Data extract:

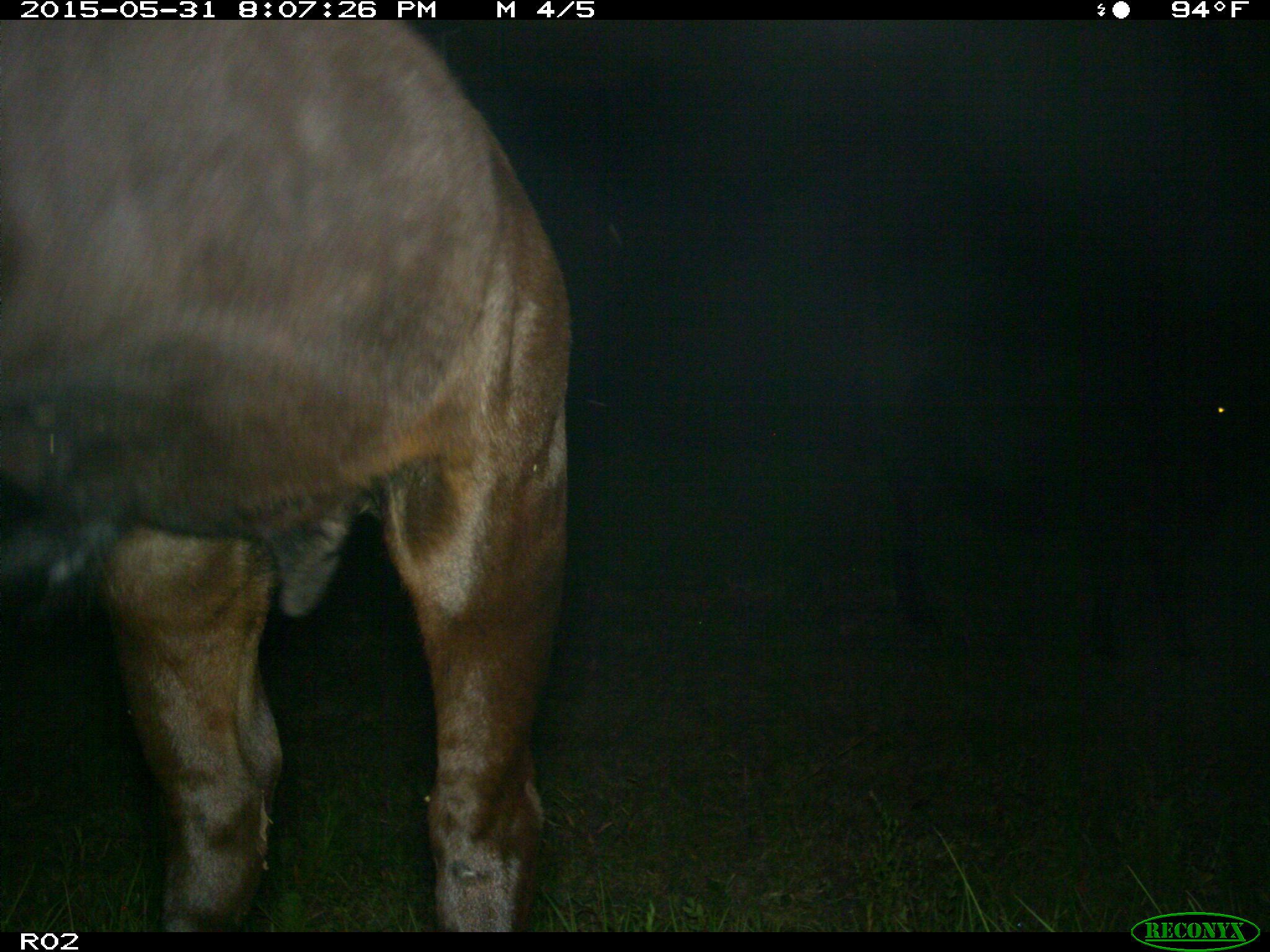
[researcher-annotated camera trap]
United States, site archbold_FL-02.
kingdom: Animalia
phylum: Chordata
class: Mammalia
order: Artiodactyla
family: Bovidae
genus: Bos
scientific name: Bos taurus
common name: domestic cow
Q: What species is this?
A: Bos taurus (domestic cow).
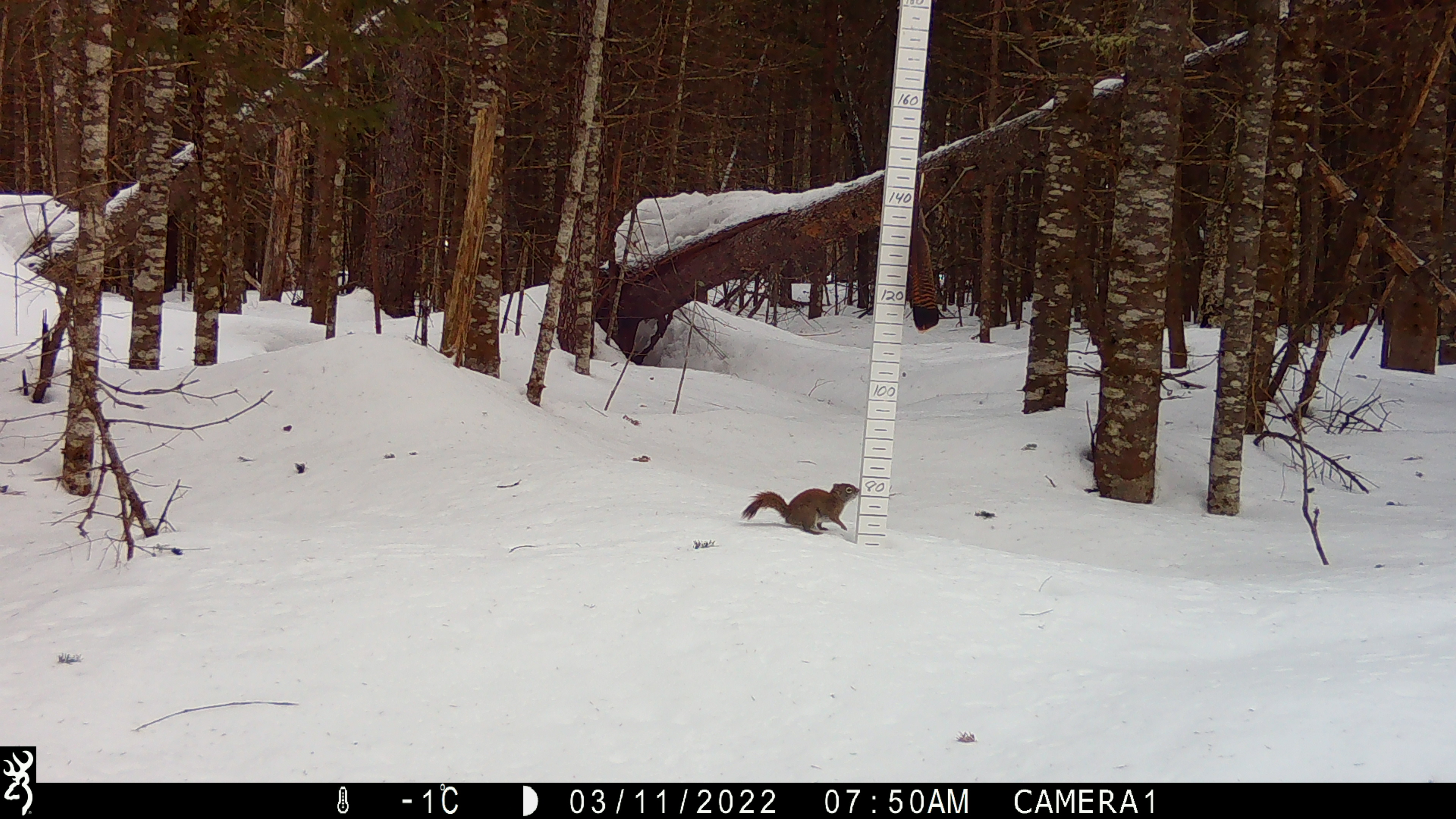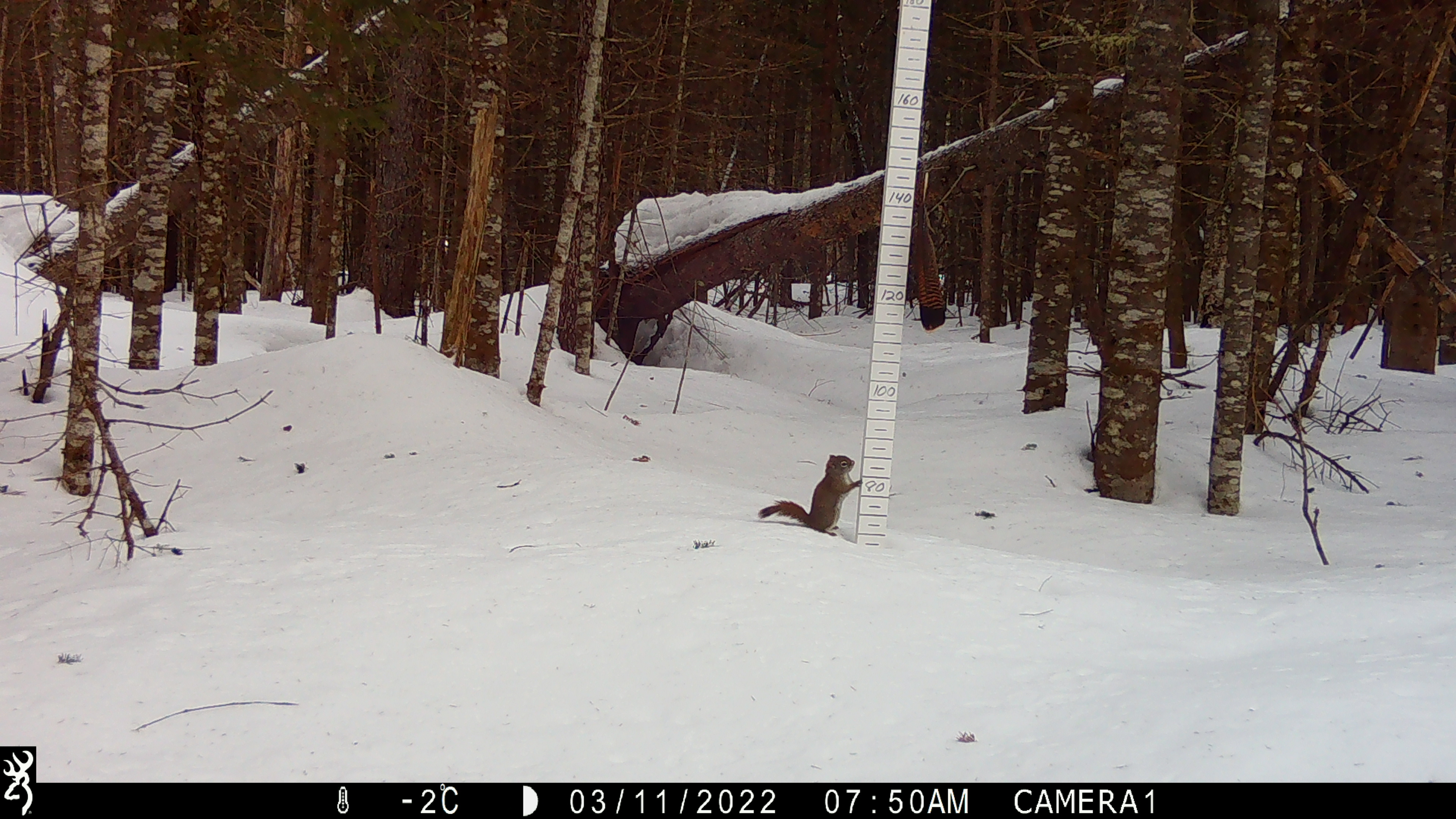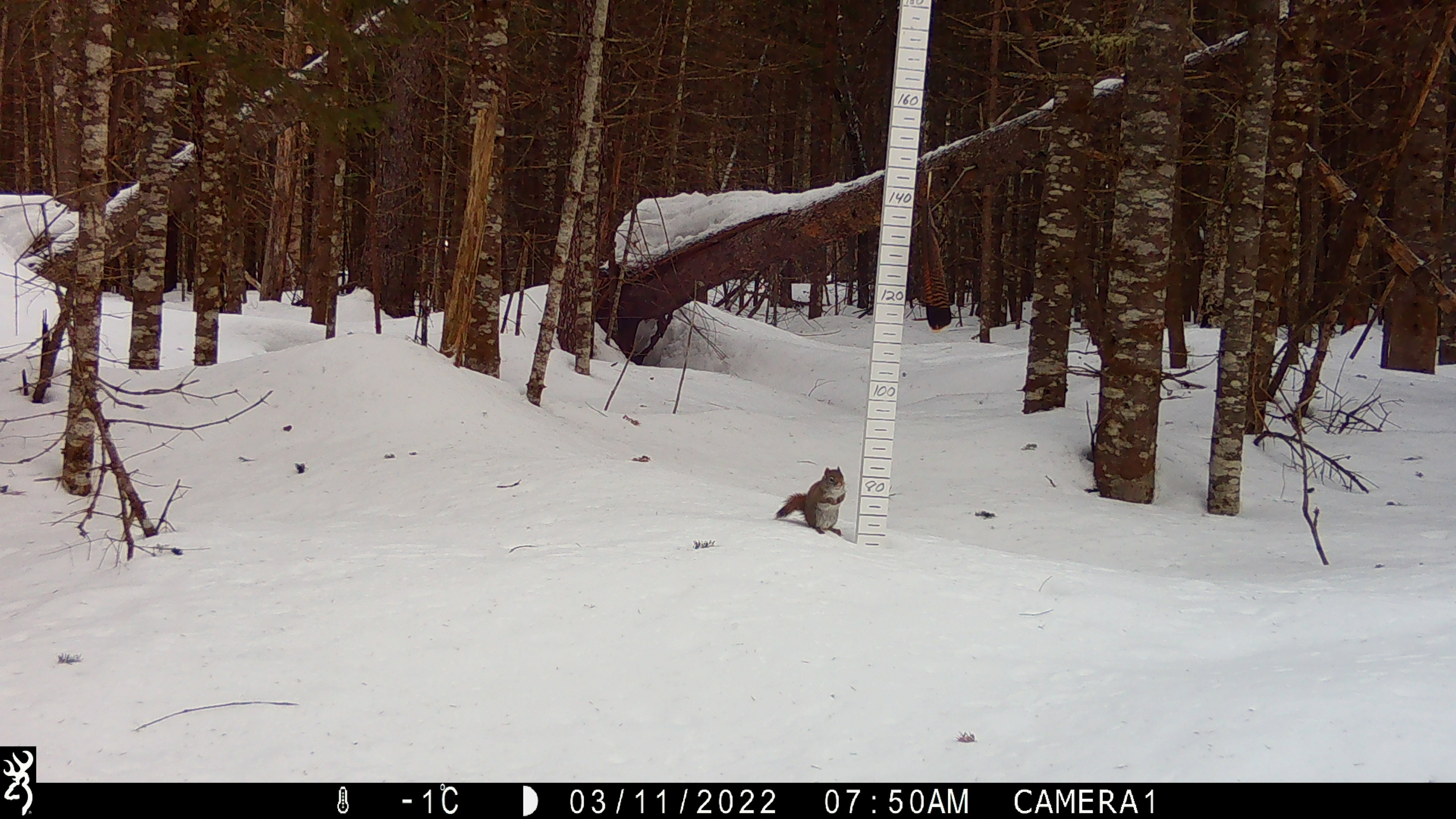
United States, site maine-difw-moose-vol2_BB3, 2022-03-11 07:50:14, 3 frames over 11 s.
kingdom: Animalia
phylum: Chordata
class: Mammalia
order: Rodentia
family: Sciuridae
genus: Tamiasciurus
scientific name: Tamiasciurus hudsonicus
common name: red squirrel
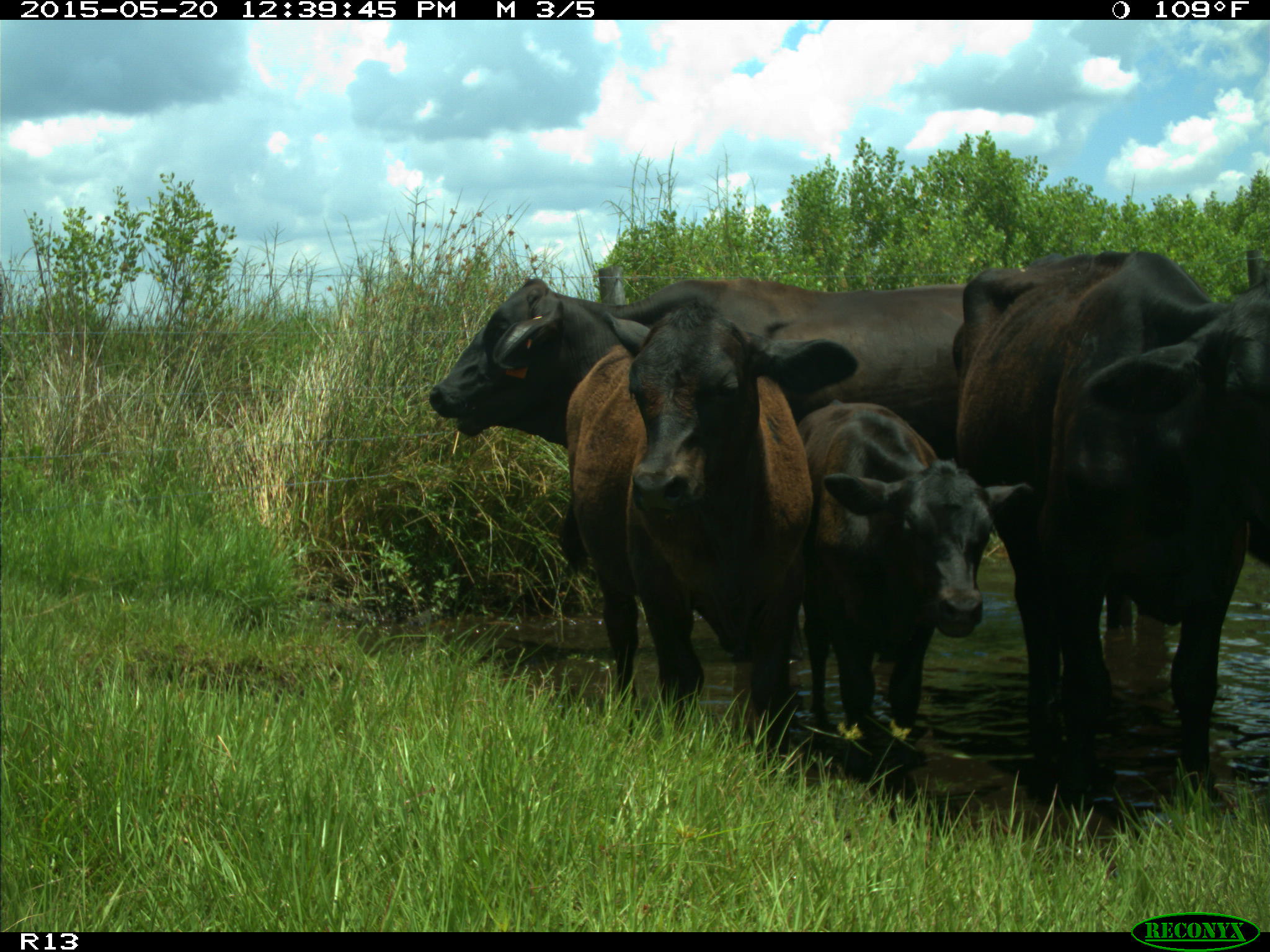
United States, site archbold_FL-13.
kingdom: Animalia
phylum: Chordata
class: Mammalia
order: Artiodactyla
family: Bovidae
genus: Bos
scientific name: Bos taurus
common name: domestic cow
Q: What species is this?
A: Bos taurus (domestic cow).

What this task involves: All of the material above should be set down again exactly, though not its pictures.

Response to this exercise:
[researcher-annotated camera trap]
United States, site archbold_FL-02.
kingdom: Animalia
phylum: Chordata
class: Mammalia
order: Artiodactyla
family: Bovidae
genus: Bos
scientific name: Bos taurus
common name: domestic cow
Q: What species is this?
A: Bos taurus (domestic cow).
United States, site maine-difw-moose-vol2_BB3, 2022-03-11 07:50:14, 3 frames over 11 s.
kingdom: Animalia
phylum: Chordata
class: Mammalia
order: Rodentia
family: Sciuridae
genus: Tamiasciurus
scientific name: Tamiasciurus hudsonicus
common name: red squirrel
United States, site archbold_FL-13.
kingdom: Animalia
phylum: Chordata
class: Mammalia
order: Artiodactyla
family: Bovidae
genus: Bos
scientific name: Bos taurus
common name: domestic cow
Q: What species is this?
A: Bos taurus (domestic cow).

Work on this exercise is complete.